Start of TASK INPUTS
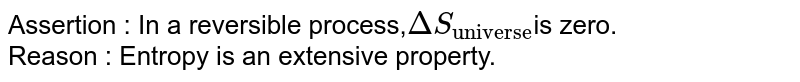 """Assertion : In a reversible process,`DeltaS_(""""universe"""")`is zero. <br> Reason : Entropy is an extensive property."""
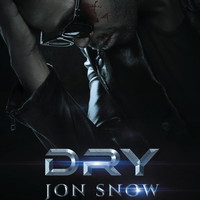 Dry - Jon Snow (Explicit)
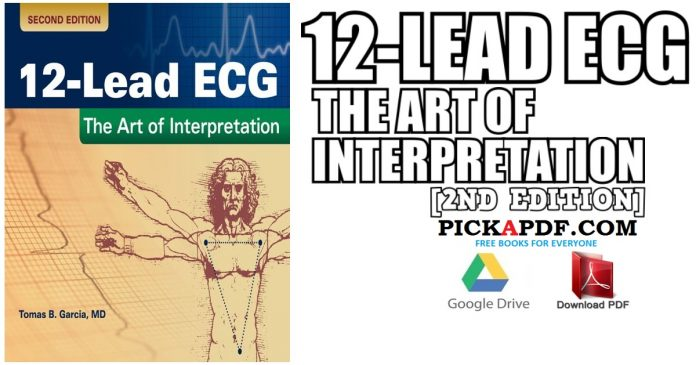 12-Lead ECG: The Art of Interpretation 2nd Edition PDF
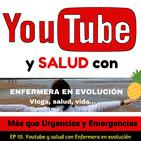 EP 10. Youtube y salud con @enferevolucion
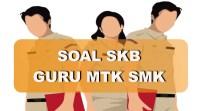 Contoh Soal SKB CPNS Guru Matematika SMK 2018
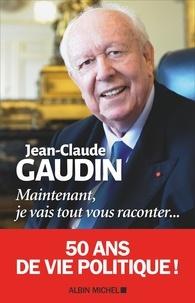 Jean-Claude Gaudin - Maintenant, je vais tout vous raconter....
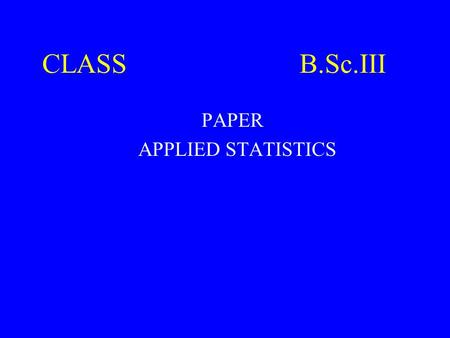 "CLASS B.Sc.III PAPER APPLIED STATISTICS. Time Series ""The Art of Forecasting"""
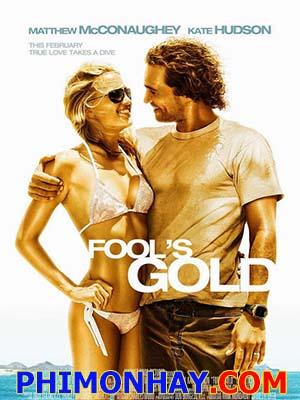 Vàng Của Thằng Ngốc Fools Gold.Diễn Viên: Matthew Mcconaughey,Kate Hudson,Donald Sutherland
End of TASK INPUTS
### TO DO
Each record needs to be reproduced exactly, and no image should be carried over.

### ANSWER TO THIS PROBLEM
 """Assertion : In a reversible process,`DeltaS_(""""universe"""")`is zero. <br> Reason : Entropy is an extensive property."""
 Dry - Jon Snow (Explicit)
 12-Lead ECG: The Art of Interpretation 2nd Edition PDF
 EP 10. Youtube y salud con @enferevolucion
 Contoh Soal SKB CPNS Guru Matematika SMK 2018
 Jean-Claude Gaudin - Maintenant, je vais tout vous raconter....
 "CLASS B.Sc.III PAPER APPLIED STATISTICS. Time Series ""The Art of Forecasting"""
 Vàng Của Thằng Ngốc Fools Gold.Diễn Viên: Matthew Mcconaughey,Kate Hudson,Donald Sutherland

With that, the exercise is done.